L’analisi del programma dei Tory in sanità

Tutti i maggiori partiti inglesi avevano pubblicato prima delle elezioni del 12 dicembre i propri manifesti elettorali in materia di sanità, che sono stati commenti dalle locali associazioni dell’industria farmaceutica.

La nota di ABPI sottolinea positivamente lo strumento scelto dai conservatori di Boris Johnson per facilitare l’accesso dei pazienti alle cure, quello di un Innovative Medicines Fund che dovrebbe supportare le terapie più innovative nel campo dei tumori e delle patologie rare e autoimmuni. Costruito a partire dal già esistente Cancer Drugs Fund, il fondo dovrebbe essere dotato di un finanziamento di 500 milioni di sterline per il primo anno, ma per ABPI il suo reale funzionamento dovrà confrontarsi col numero crescente di terapie innovative che giungono a mercato. L’associazione era, invece, contraria allo strumento del compulsory licensing e all’istituzione di un produttore “statale” di farmaci generici proposti dai laburisti. 

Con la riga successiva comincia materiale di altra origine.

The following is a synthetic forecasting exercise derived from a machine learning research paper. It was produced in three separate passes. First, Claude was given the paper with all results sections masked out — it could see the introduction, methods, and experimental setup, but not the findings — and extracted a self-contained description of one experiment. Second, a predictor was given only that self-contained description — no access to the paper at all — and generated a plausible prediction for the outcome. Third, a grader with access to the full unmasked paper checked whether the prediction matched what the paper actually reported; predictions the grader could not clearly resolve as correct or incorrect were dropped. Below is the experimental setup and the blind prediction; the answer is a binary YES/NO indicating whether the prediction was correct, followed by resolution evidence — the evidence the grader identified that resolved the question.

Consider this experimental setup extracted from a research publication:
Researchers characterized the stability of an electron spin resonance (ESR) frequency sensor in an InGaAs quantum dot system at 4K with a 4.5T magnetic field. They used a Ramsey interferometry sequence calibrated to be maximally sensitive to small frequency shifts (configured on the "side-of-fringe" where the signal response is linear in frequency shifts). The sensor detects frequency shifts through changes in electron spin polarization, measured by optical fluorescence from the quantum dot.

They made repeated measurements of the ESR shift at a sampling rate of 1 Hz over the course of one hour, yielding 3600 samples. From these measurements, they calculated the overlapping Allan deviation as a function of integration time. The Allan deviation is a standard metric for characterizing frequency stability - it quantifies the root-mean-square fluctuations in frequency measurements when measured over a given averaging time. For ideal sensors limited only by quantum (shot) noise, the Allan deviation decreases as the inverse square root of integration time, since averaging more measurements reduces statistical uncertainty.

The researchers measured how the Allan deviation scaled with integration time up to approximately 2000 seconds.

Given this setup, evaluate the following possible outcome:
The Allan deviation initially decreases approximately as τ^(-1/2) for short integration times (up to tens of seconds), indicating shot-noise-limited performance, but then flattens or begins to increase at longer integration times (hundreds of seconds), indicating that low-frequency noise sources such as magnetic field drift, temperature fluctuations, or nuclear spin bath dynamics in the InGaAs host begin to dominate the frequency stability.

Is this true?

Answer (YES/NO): YES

Da parte sua, BIA sottolinea come rimangano al momento poco chiare le modalità con cui Boris Johnson intenda mantenere l’impegno di “raddoppiare” la spesa in R&D, portandola a 18 miliardi di sterline. L’area terapeutica della demenza dovrebbe essere tra quelle che vedranno il raddoppio degli investimenti, insieme alle attività volte alla generazione di dati sanitari quali il sequenziamento genomico realizzato dalla UK Biobank and Genomics England

Particolarmente gradito agli industriali di ABPI è stato anche l’impegno dei Tories a fare del Regno Unito un hub globale per le scienze della vita, sulla base di una spesa in R&D che dovrebbe raggiungere il 2,4% del prodotto interno lordo, anche se BIA sottolinea come sia scomparso il riferimento al 2027 come data per raggiungere tale obiettivo. La previsione di spesa aggiuntiva sarebbe al momento di circa 7,3 miliardi di sterline entro il 2023/24.

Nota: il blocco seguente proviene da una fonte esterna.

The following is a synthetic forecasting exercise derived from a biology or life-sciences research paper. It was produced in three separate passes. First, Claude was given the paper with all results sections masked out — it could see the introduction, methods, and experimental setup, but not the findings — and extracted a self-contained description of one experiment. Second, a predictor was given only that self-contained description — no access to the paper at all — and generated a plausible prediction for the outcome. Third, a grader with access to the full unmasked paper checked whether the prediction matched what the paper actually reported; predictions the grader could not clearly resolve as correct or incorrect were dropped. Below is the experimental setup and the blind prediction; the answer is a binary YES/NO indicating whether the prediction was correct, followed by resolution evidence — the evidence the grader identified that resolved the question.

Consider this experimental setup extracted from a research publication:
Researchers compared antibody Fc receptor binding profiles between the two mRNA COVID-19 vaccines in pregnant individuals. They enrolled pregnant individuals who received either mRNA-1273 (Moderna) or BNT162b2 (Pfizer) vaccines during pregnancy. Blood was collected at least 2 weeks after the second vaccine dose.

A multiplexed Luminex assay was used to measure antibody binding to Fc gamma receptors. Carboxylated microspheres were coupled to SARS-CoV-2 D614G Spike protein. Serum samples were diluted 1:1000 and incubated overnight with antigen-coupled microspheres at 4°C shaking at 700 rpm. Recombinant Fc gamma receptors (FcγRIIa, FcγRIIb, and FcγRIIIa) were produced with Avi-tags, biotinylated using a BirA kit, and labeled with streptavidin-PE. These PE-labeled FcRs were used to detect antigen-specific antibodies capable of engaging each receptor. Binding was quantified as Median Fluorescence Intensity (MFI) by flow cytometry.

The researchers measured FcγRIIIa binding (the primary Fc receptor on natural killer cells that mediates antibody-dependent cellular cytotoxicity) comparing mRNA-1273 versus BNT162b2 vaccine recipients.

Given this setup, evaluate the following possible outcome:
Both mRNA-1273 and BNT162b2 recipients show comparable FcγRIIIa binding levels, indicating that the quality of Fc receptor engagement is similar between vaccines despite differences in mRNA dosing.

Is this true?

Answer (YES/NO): YES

Dovrebbe anche venire creata una nuova agenzia dedicata alle iniziative ad alto rischio, che per ABPI si potrebbe dimostrare avere un impatto critico per la possibilità di facilitare le iniziative pubblico-privato. Positivo è stato considerato anche l’impegno a supporto dell ricerca di base e la proposta di portare al 13% il credito d’imposta per le attività R&D (dall’attuale 12%). La stessa definizione di quest’ultime potrebbe venire rivista per includere anche investimenti in campi emergenti come il cloud computing e la gestione dei dati. La BIA apprezza anche l’impegno del manifesto dei conservatori nell’utilizzare i capitali dei fondi pensioni per investimenti e commercializzazione dell’innovazione scientifica prodotta dal settore. 

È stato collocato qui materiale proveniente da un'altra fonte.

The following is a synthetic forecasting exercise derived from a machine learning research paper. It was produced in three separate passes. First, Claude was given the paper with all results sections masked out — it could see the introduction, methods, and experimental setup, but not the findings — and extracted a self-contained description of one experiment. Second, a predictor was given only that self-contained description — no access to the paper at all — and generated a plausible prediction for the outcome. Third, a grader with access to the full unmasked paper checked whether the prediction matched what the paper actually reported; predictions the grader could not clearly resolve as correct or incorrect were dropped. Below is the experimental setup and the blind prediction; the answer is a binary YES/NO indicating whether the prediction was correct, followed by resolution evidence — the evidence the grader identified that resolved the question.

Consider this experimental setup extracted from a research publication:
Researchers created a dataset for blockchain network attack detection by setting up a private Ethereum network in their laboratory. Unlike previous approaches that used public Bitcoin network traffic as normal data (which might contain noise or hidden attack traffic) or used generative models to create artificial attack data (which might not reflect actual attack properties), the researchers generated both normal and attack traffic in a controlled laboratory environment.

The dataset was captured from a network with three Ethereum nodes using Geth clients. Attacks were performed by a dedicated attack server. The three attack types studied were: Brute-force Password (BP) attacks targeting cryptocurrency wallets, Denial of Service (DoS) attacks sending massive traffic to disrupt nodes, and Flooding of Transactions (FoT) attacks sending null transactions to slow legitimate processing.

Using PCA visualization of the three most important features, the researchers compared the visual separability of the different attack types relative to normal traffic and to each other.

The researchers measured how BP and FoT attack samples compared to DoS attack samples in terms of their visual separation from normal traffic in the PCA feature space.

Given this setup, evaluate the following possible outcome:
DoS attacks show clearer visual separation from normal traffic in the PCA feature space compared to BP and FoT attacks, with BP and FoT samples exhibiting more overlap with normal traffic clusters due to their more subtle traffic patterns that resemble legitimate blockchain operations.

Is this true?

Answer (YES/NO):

Sul piano dell’attrattività del paese per i talenti nel campo life science, ABPI giudica insufficiente l’attuale strumento dell’Apprenticeship Levy e propone di creare un nuovo Life Sciences Skills Fund dedicato a colmare i gap di conoscenza nel campo della genomica, immunologia, bioinformatica, chemoinformatica e farmacologia clinica.